Many researchers are studying hybrid deep learning models that would combine several basic linear models to capture the geographic locations and temporal interactions of traffic data. Many of the related works [
51,
54,
55,
56,
57] consider relationships within spatial and temporal data independently of each other and do not consider their combined relationships. As a result, spatial and temporal relationships are not fully exploited to improve accuracy in learning the dynamics of urban traffic data. To address these limitations in hybrid learning models, the researchers sought to integrate geographic and temporal data into a proximity, or tensor, graphical model. For example, ref. [
49] obtained a constrained space–time network by interconnecting and coupling all available nodes on temporal instances n − 1, n and n + 1. The relationships between each node and its spatio-temporal neighbors are directly recorded by the topological architecture of the constrained spatio-temporal network. Among the many CNN-based models, only a few have attempted to demonstrate the power of CNN-based learning models.
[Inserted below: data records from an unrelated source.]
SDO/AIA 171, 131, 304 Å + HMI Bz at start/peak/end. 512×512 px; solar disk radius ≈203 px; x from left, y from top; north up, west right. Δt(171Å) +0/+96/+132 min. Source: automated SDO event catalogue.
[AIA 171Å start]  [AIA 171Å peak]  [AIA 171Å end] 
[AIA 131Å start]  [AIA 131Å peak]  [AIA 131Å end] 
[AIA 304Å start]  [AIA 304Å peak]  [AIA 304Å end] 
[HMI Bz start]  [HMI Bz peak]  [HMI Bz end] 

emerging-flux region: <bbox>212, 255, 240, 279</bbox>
The work of [
28] developed a deep learning-based automatic encoder model for traffic flow prediction that captures both local trends and long-term dependencies on traffic patterns. In [
58], a CNN-based multitasking deep learning model has been proposed that considers both spatial and temporal characteristics to learn the traffic flows of different nodes.
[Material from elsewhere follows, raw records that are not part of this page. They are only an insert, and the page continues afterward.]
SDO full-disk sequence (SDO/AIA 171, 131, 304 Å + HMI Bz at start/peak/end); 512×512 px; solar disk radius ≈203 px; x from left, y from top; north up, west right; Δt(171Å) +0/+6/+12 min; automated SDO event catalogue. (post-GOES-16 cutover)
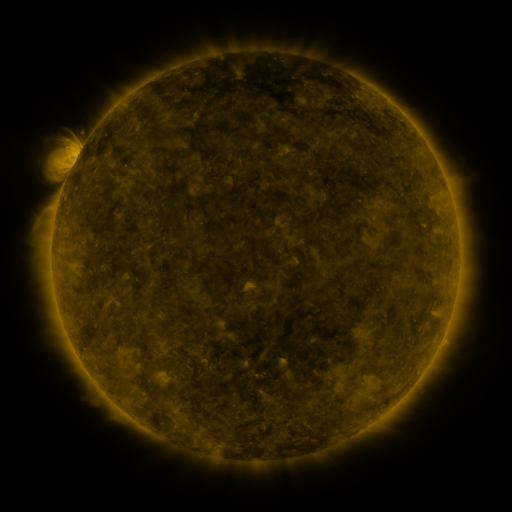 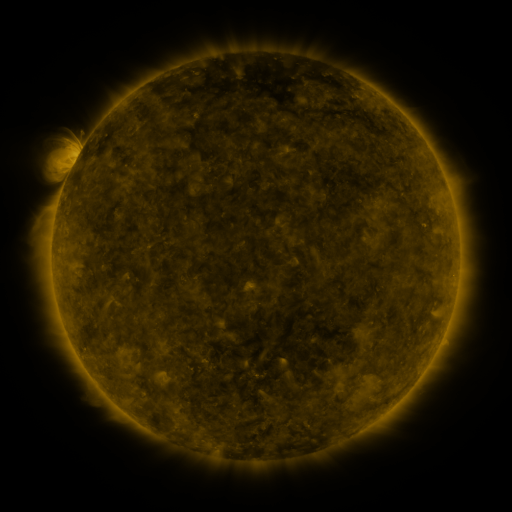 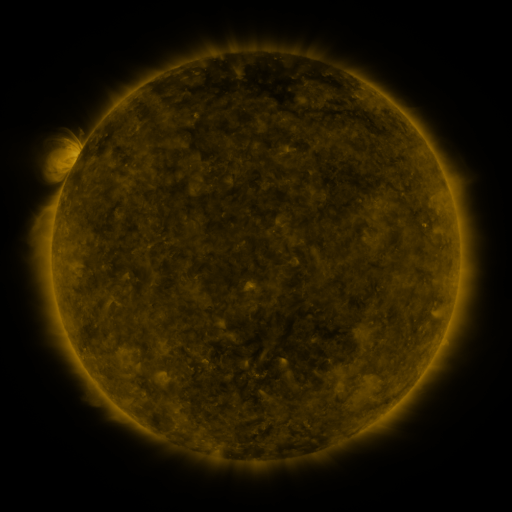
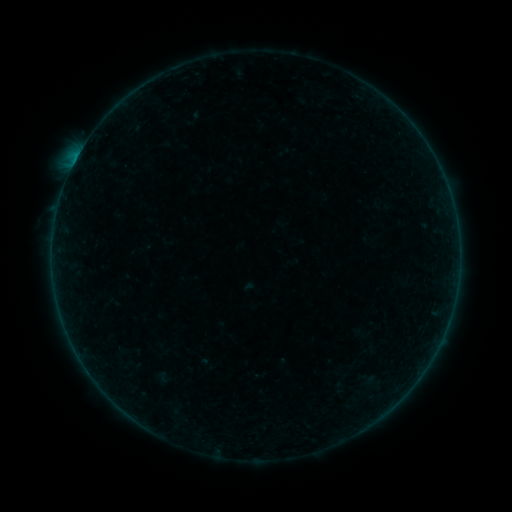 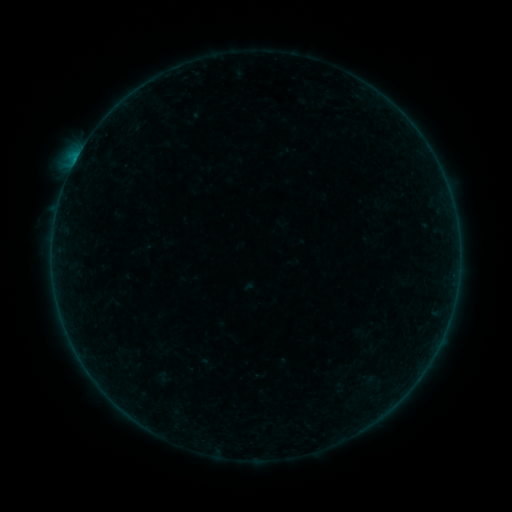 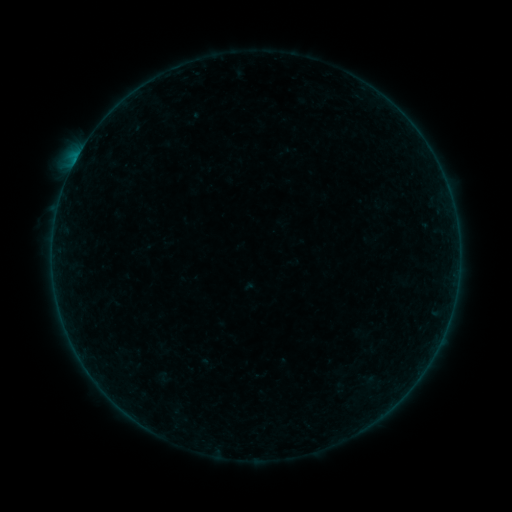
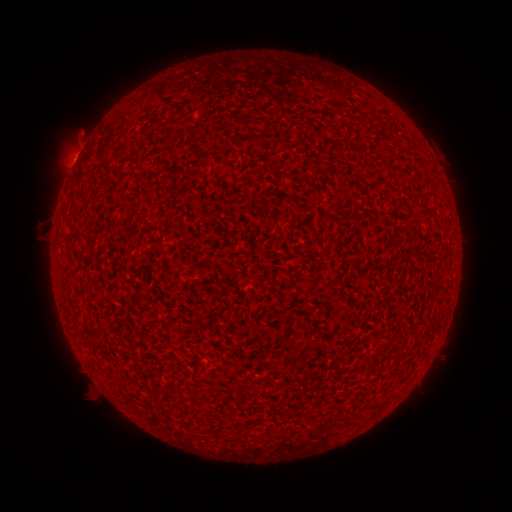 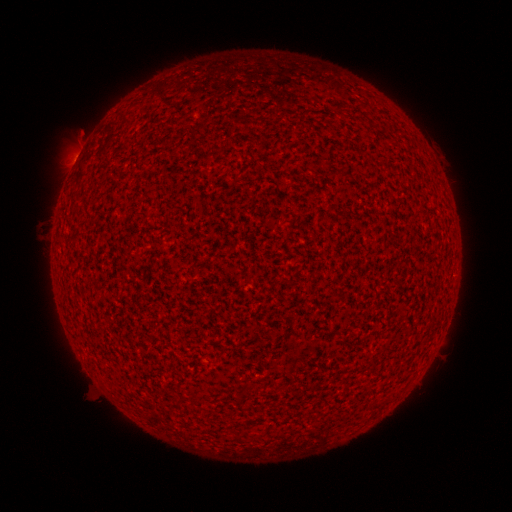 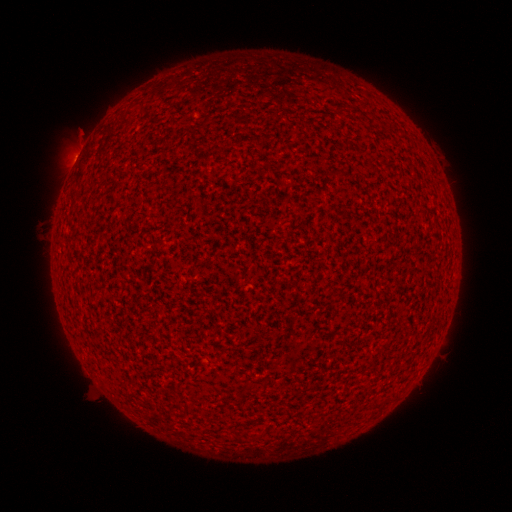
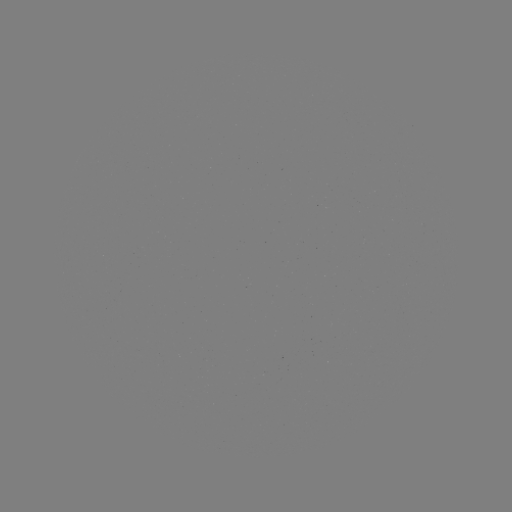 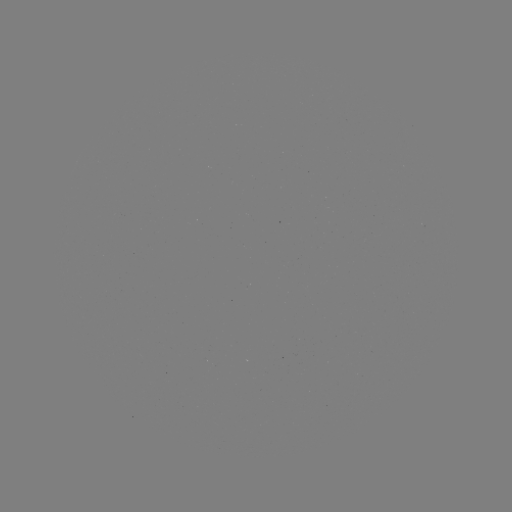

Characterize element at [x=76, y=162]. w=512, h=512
B2.6 flare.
To combine spatio-temporal properties with semantic data, a multi-view deep learning model to predict taxi requests has been proposed in [
59], using long short-term memory (LSTM) to learn temporal properties and CNN to learn spatial properties locally in independent transport nodes. This joint spatio-temporal model failed to learn the dependencies present in the taxi multi-node trajectory data. These models ignore the topological structure of the transport network, which makes it impossible to train a fine-grained spatio-temporal representation. Models capture high-level spatial and temporal dynamics by stacking multiple layers but ignore the impact of low-level information at different scales on high-level information.
The work proposed in [
60] presented an improvised CNN to extract individual image-level features for COVID-19 classification. The relation aware representations are extracted using GCN. The image level features extracted from CNN and GCN are fused using Deep Feature Fusion.
The work in [
61] infers that the single view classification is not sufficient for object recognition tasks in complex environments. A multi-view representation of the image leads to efficient classification models. Fusing of convolutional feature maps at different depths is proposed in the literature, which reiterates the necessity of hybrid fusion models for classification tasks.
A comprehensive evaluation of multi-modal feature maps is presented in [
62], whereas a learning model was developed for a binary classification problem based on gesture movement. The work inferred that multi-view representation gives better results when compared to single-view representation of data.
A comparative study of a car crash dataset is simulated in [
63], whereas it is clearly inferred that the frequent pattern in the traffic data leads to new knowledge discovery.
The nonlinear crash worthiness of the small electric vehicle travelling at different velocities is depicted in [
64], which explains a cardinal relationship between the trajectory of the vehicle and deacceleration of the vehicle. The research impresses that the traffic trajectory data is highly correlated with the crash analysis of electric vehicles.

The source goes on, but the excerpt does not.